Only six million first-generation iPhones were produced, and finding one in its original sealed box is extremely rare. Typically selling for tens of thousands of dollars, the highest recorded price for one is $63,000. In a recent YouTube video, Marques Brownlee, who has almost 17 million subscribers, purchased one for $40,000 and opened it for his audience, (potentially making much more than the purchase price in revenue).
The auction house provided X-rays of the sealed box's contents to confirm that the phone and accessories were genuine. However, who really knows whether the phone had ever been used. One piece of evidence is that when the phone's serial number was entered on Apple's website, it indicated that the phone had not yet been activated. While this confirms that the phone had never been used, it doesn't prove that the box had never been opened, the phone handled, and then re-shrink wrapped by a dishonest seller. This raises an interesting philosophical question: if no one can tell if a shrink-wrapped iPhone has never been touched before, what's the difference, and why should anyone care? "This is very much a trust exercise," says Brownlee.

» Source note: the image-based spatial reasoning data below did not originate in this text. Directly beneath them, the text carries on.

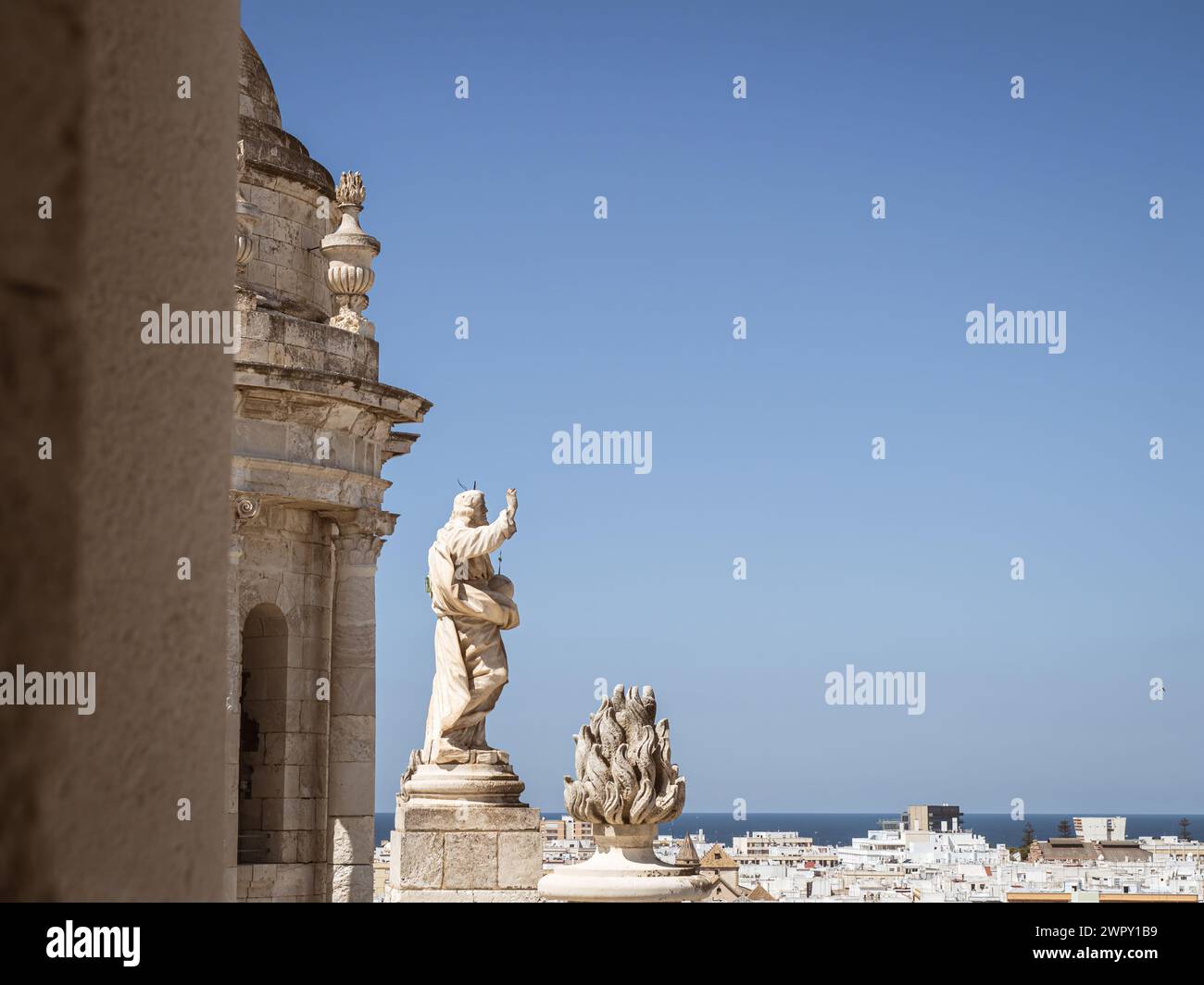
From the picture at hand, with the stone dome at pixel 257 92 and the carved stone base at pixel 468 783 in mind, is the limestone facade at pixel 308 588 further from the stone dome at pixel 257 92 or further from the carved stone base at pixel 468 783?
the carved stone base at pixel 468 783

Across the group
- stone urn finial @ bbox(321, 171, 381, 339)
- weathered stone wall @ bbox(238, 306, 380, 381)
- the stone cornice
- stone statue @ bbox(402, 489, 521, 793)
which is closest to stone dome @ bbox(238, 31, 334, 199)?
stone urn finial @ bbox(321, 171, 381, 339)

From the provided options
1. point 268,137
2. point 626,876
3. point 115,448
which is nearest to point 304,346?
point 268,137

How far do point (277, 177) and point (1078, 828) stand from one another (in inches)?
745

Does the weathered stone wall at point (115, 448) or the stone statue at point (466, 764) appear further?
the stone statue at point (466, 764)

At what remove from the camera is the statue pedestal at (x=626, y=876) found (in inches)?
537

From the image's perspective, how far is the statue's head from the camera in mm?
16438

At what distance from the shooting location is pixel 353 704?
2042 centimetres

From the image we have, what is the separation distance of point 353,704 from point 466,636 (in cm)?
460

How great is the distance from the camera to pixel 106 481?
5.15 feet

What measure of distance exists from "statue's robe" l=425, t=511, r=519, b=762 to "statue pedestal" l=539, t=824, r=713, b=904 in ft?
7.59

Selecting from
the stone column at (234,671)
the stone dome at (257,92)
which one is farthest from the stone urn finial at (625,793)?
the stone dome at (257,92)

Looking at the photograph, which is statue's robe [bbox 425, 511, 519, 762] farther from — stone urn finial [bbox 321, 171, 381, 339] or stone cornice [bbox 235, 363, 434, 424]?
stone urn finial [bbox 321, 171, 381, 339]

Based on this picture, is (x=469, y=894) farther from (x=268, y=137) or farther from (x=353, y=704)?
(x=268, y=137)
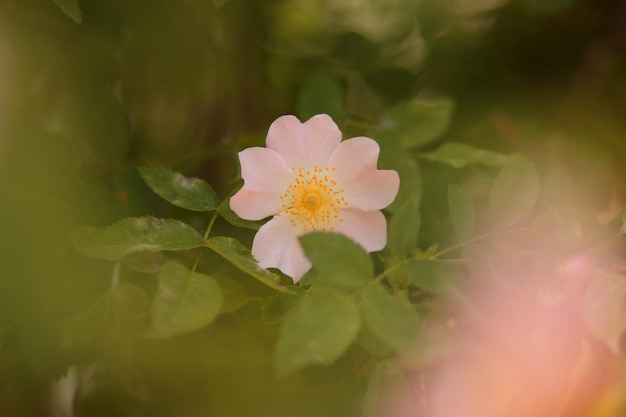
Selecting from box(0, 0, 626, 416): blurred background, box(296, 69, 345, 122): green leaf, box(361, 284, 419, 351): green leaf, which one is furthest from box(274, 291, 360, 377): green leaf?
box(296, 69, 345, 122): green leaf

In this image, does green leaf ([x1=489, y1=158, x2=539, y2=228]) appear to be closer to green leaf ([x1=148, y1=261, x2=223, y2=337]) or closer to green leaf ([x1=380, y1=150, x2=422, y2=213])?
green leaf ([x1=380, y1=150, x2=422, y2=213])

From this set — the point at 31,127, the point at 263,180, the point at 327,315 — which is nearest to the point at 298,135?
the point at 263,180

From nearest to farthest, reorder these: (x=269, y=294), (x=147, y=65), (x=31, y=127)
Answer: (x=269, y=294) < (x=31, y=127) < (x=147, y=65)

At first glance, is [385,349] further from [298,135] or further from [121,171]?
[121,171]

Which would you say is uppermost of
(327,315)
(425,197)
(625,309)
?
(425,197)

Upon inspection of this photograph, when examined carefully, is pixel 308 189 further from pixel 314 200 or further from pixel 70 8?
pixel 70 8

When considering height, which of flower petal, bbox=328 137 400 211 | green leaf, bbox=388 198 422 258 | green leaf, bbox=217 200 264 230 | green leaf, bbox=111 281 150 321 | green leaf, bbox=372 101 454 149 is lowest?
green leaf, bbox=111 281 150 321
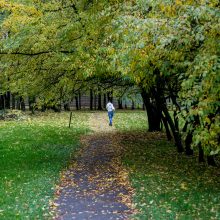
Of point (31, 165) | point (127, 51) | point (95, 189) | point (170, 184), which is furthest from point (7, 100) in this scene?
point (127, 51)

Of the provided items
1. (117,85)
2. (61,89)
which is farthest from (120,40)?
(117,85)

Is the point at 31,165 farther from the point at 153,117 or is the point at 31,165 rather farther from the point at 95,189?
the point at 153,117

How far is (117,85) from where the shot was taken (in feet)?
79.9

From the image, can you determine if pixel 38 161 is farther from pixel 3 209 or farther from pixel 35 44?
pixel 3 209

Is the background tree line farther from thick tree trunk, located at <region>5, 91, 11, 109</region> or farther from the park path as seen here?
thick tree trunk, located at <region>5, 91, 11, 109</region>

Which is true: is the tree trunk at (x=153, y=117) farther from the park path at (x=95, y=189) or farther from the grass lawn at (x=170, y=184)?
the park path at (x=95, y=189)

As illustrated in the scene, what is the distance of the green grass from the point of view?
1049 cm

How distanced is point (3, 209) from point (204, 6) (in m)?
6.66

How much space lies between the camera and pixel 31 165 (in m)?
15.9

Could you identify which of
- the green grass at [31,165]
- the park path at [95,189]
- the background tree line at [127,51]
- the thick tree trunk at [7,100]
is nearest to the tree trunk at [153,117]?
the background tree line at [127,51]

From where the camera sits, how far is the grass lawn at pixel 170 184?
394 inches

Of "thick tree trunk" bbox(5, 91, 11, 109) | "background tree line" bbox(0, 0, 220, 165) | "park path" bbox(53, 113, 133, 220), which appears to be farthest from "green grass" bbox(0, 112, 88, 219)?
"thick tree trunk" bbox(5, 91, 11, 109)

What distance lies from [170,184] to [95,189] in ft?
7.73

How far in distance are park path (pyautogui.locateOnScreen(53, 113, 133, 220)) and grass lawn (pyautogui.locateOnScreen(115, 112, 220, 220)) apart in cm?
41
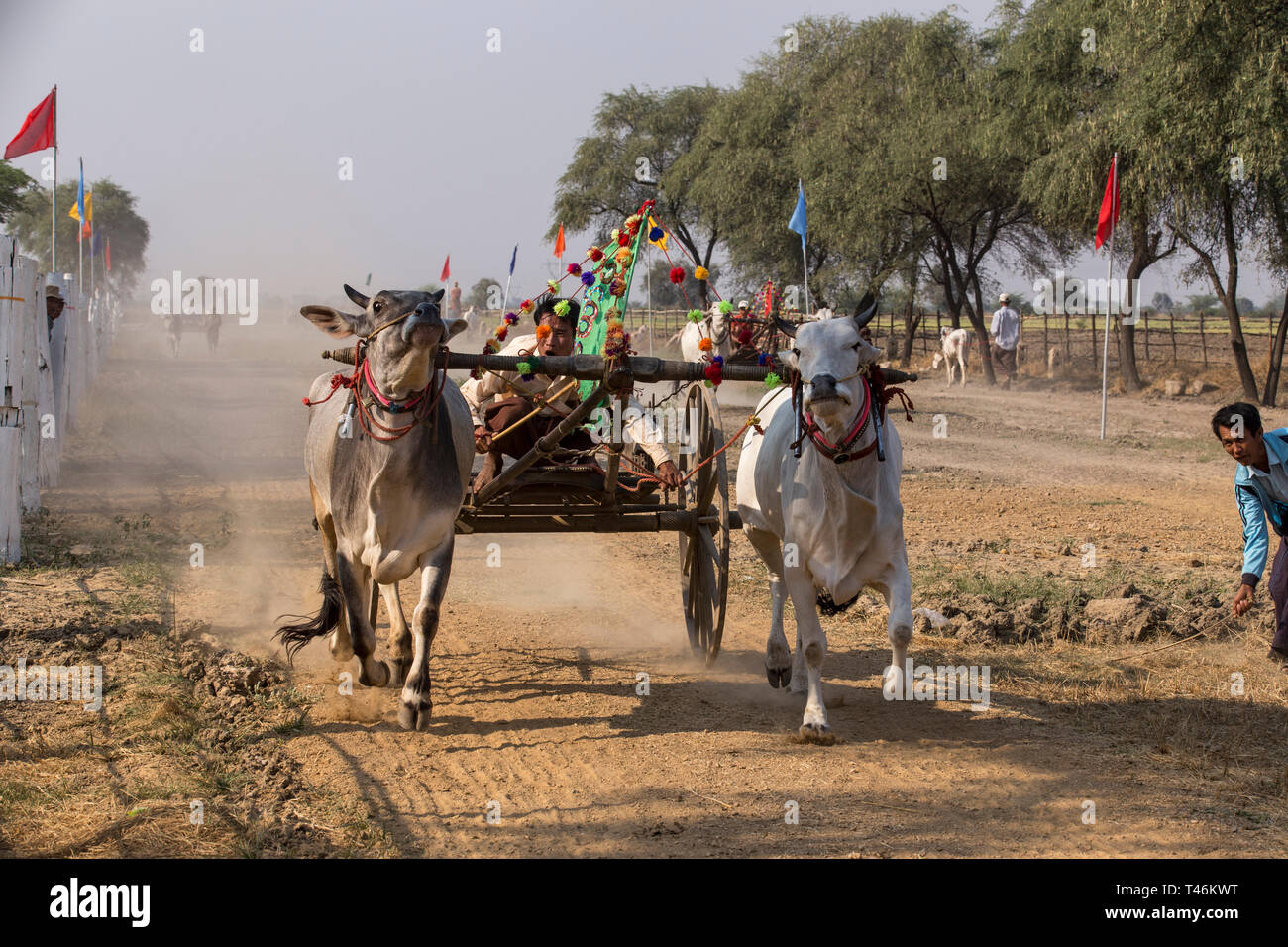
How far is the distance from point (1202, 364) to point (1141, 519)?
60.4 feet

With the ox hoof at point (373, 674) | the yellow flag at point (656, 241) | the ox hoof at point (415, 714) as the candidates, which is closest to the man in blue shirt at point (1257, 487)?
the yellow flag at point (656, 241)

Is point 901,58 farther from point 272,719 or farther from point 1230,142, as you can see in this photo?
point 272,719

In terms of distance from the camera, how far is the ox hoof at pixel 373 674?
589 cm

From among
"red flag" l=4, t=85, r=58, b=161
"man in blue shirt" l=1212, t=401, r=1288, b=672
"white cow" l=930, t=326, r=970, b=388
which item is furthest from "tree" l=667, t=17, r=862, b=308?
"man in blue shirt" l=1212, t=401, r=1288, b=672

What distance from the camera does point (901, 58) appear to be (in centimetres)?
3153

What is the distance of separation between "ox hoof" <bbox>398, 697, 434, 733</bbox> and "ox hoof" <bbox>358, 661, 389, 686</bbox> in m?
0.31

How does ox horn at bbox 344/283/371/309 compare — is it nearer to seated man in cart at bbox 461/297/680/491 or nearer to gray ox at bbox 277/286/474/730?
gray ox at bbox 277/286/474/730

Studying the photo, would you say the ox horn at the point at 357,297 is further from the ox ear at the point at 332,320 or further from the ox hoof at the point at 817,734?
the ox hoof at the point at 817,734

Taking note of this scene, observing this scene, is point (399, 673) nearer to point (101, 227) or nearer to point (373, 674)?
point (373, 674)

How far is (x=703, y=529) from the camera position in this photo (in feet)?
24.1

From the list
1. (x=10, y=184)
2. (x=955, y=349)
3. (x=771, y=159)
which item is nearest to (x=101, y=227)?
(x=10, y=184)

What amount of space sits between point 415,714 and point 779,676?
1.98m

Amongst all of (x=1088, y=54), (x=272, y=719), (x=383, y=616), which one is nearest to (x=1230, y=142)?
(x=1088, y=54)

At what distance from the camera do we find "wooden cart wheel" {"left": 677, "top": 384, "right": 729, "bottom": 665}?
22.6ft
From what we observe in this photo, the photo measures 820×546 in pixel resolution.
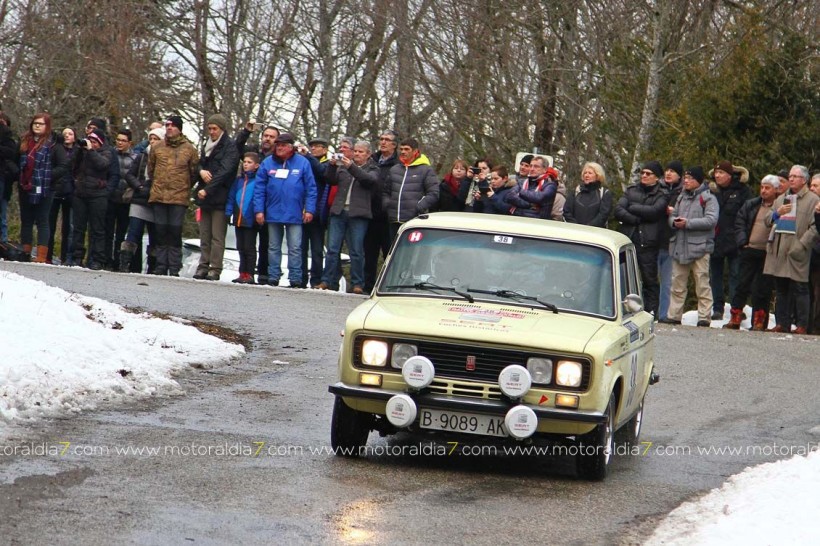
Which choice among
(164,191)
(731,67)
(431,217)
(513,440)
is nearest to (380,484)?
(513,440)

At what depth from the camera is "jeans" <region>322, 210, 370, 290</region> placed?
21.9 metres

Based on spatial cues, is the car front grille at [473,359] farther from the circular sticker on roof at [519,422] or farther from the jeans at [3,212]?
the jeans at [3,212]

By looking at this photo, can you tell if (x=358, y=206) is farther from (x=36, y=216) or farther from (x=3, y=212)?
(x=3, y=212)

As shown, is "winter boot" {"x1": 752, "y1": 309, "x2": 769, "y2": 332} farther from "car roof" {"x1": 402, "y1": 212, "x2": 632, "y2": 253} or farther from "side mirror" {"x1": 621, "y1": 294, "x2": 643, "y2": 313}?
"side mirror" {"x1": 621, "y1": 294, "x2": 643, "y2": 313}

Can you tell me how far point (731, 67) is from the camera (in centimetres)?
2788

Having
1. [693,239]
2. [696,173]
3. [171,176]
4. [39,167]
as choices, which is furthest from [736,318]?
[39,167]

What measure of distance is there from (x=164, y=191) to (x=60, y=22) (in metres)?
21.0

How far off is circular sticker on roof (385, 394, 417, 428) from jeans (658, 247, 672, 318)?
41.0 ft

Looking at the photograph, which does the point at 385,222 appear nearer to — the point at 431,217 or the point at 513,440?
the point at 431,217

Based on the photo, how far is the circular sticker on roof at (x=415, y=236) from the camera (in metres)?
10.4

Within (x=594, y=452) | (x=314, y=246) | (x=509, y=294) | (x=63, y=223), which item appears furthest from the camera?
(x=63, y=223)

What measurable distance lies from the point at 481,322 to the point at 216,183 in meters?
13.6

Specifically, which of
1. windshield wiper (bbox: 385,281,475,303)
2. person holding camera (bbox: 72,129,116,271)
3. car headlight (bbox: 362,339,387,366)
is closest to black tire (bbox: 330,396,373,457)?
car headlight (bbox: 362,339,387,366)

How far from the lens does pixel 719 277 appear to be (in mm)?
22094
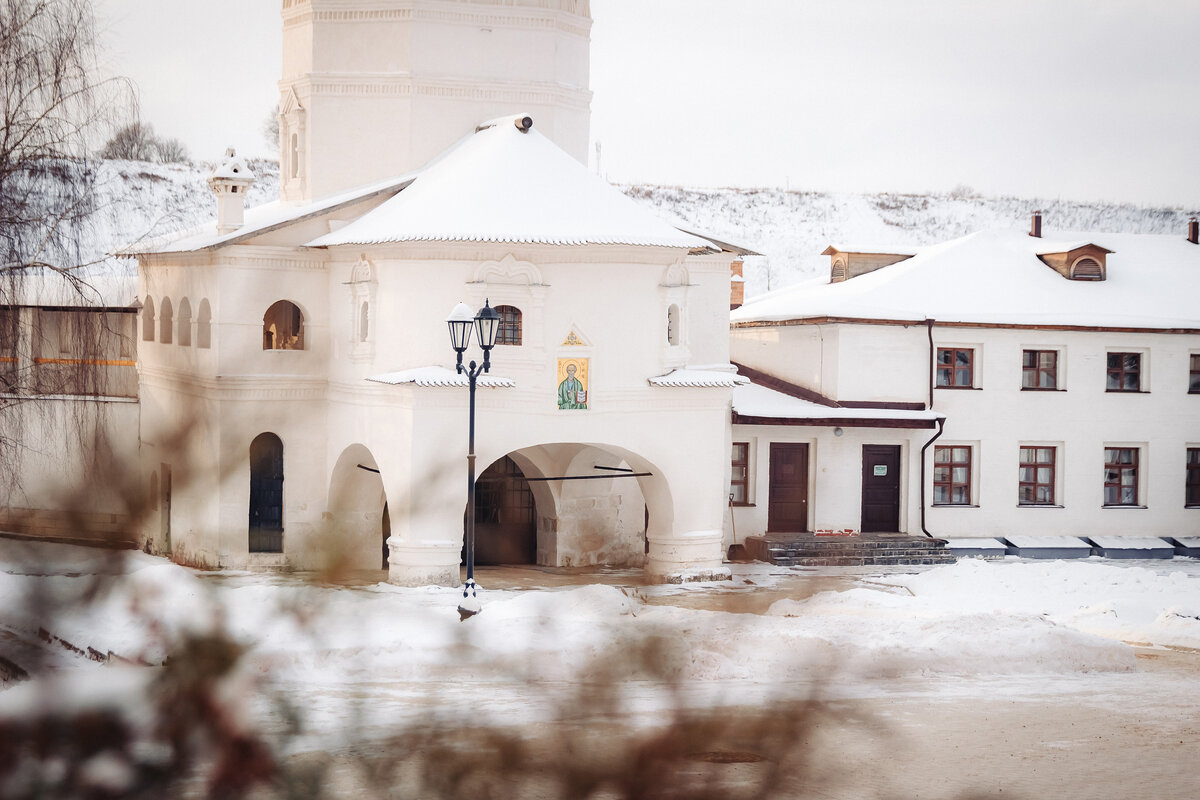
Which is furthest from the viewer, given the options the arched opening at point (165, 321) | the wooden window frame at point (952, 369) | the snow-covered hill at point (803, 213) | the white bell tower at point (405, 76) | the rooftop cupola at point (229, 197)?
the snow-covered hill at point (803, 213)

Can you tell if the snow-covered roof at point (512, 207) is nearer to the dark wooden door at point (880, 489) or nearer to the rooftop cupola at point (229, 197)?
the rooftop cupola at point (229, 197)

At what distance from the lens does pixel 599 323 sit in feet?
74.3

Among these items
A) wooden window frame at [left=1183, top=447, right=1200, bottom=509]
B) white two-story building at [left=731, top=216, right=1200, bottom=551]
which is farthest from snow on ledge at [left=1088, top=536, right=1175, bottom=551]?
wooden window frame at [left=1183, top=447, right=1200, bottom=509]

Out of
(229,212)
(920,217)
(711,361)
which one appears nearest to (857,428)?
(711,361)

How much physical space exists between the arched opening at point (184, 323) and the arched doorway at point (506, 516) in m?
6.02

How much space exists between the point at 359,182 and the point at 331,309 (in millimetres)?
3472

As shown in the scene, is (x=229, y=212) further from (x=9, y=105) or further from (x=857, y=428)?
(x=857, y=428)

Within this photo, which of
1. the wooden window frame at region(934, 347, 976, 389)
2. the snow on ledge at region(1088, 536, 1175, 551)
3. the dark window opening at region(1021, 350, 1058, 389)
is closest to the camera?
the snow on ledge at region(1088, 536, 1175, 551)

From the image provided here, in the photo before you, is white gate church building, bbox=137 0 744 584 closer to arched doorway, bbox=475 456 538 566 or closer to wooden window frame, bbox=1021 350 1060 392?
arched doorway, bbox=475 456 538 566

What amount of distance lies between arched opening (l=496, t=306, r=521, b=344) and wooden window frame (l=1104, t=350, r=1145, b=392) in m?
13.1

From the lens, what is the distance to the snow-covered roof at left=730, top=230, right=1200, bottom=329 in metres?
28.2

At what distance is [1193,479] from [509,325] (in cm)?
1547

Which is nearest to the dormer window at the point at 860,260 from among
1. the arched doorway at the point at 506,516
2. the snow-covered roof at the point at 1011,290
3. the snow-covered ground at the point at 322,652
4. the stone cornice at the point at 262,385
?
the snow-covered roof at the point at 1011,290

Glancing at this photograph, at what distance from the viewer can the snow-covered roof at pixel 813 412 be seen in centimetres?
2627
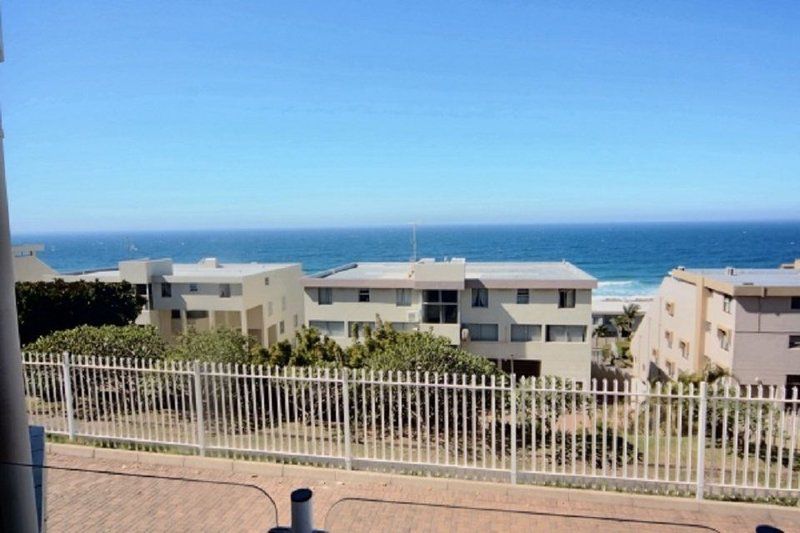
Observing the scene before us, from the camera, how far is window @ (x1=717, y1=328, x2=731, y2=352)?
75.6 feet

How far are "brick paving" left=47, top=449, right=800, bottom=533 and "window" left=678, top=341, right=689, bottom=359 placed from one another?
23.2m

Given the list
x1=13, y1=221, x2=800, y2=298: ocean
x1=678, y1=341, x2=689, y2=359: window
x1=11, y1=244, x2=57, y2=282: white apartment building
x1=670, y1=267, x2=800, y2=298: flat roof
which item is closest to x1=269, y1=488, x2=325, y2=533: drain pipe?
x1=670, y1=267, x2=800, y2=298: flat roof

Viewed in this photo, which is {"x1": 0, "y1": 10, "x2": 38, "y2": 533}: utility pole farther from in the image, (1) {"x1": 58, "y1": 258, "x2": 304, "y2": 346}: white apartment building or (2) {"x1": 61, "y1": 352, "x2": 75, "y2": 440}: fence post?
(1) {"x1": 58, "y1": 258, "x2": 304, "y2": 346}: white apartment building

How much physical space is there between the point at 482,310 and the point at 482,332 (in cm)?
103

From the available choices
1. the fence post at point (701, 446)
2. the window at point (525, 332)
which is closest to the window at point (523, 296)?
the window at point (525, 332)

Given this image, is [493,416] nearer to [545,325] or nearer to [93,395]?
[93,395]

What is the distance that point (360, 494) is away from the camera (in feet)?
21.1

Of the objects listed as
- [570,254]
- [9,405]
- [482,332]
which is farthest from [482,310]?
[570,254]

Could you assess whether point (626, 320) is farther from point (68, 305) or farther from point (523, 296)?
point (68, 305)

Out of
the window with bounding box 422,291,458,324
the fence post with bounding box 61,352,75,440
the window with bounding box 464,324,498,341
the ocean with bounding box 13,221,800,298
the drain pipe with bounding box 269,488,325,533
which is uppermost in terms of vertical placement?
the drain pipe with bounding box 269,488,325,533

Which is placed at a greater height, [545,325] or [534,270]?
[534,270]

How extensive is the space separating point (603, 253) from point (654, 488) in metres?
132

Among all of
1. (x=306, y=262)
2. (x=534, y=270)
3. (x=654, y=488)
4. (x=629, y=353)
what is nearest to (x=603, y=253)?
(x=306, y=262)

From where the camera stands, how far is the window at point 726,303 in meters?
22.8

The auction house shipped the iPhone to Brownlee in a large wooden crate. In the video, he unscrewed the crate's fasteners and opened a series of insulated boxes, like a Matryoshka doll, until he reached the center and found the prize. One other clue that the phone had never been used was that the shrink wrap appeared old, as expected after 16 years. This doesn't necessarily mean that someone couldn't make new shrink wrap appear old. When Brownlee removed the shrink wrap, he found the contents of the box: the phone, a charging dock, a power brick, a charging cable, and headphones.
As someone who bought the first-generation iPhone on the day it went on sale, seeing the original phone and accessories in their original sealed box brought back a flood of memories and nostalgia.